→ **WORK TO BE COMPLETED**: An unchanged copy of every record below, without pictures, is the goal.

→ **RECORDS**:
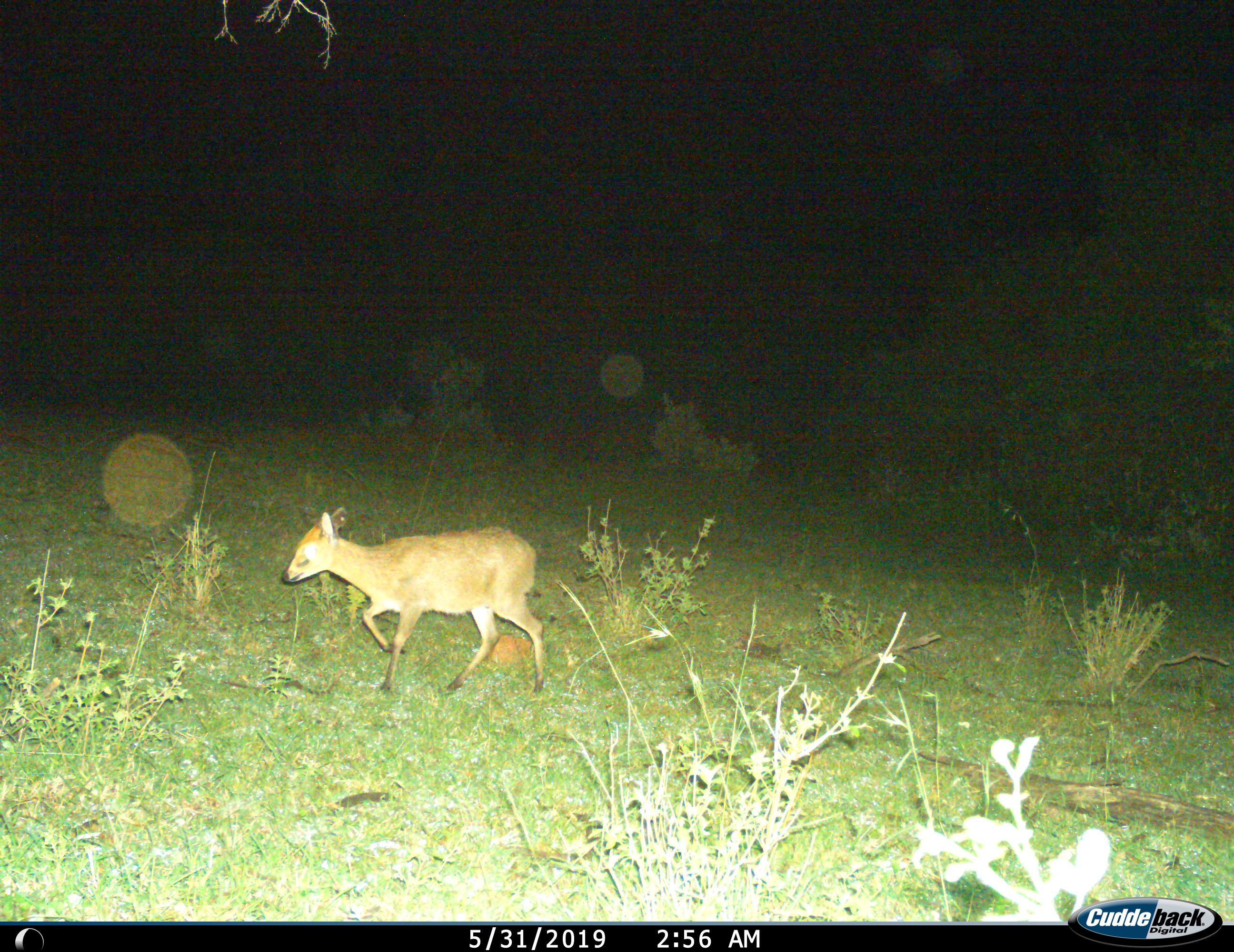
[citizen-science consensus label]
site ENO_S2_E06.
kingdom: Animalia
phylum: Chordata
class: Mammalia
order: Artiodactyla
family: Bovidae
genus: Sylvicapra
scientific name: Sylvicapra grimmia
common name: common duiker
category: duikercommongrey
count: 1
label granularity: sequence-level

→ **SOLUTION TO THE EXERCISE**:
[citizen-science consensus label]
site ENO_S2_E06.
kingdom: Animalia
phylum: Chordata
class: Mammalia
order: Artiodactyla
family: Bovidae
genus: Sylvicapra
scientific name: Sylvicapra grimmia
common name: common duiker
category: duikercommongrey
count: 1
label granularity: sequence-level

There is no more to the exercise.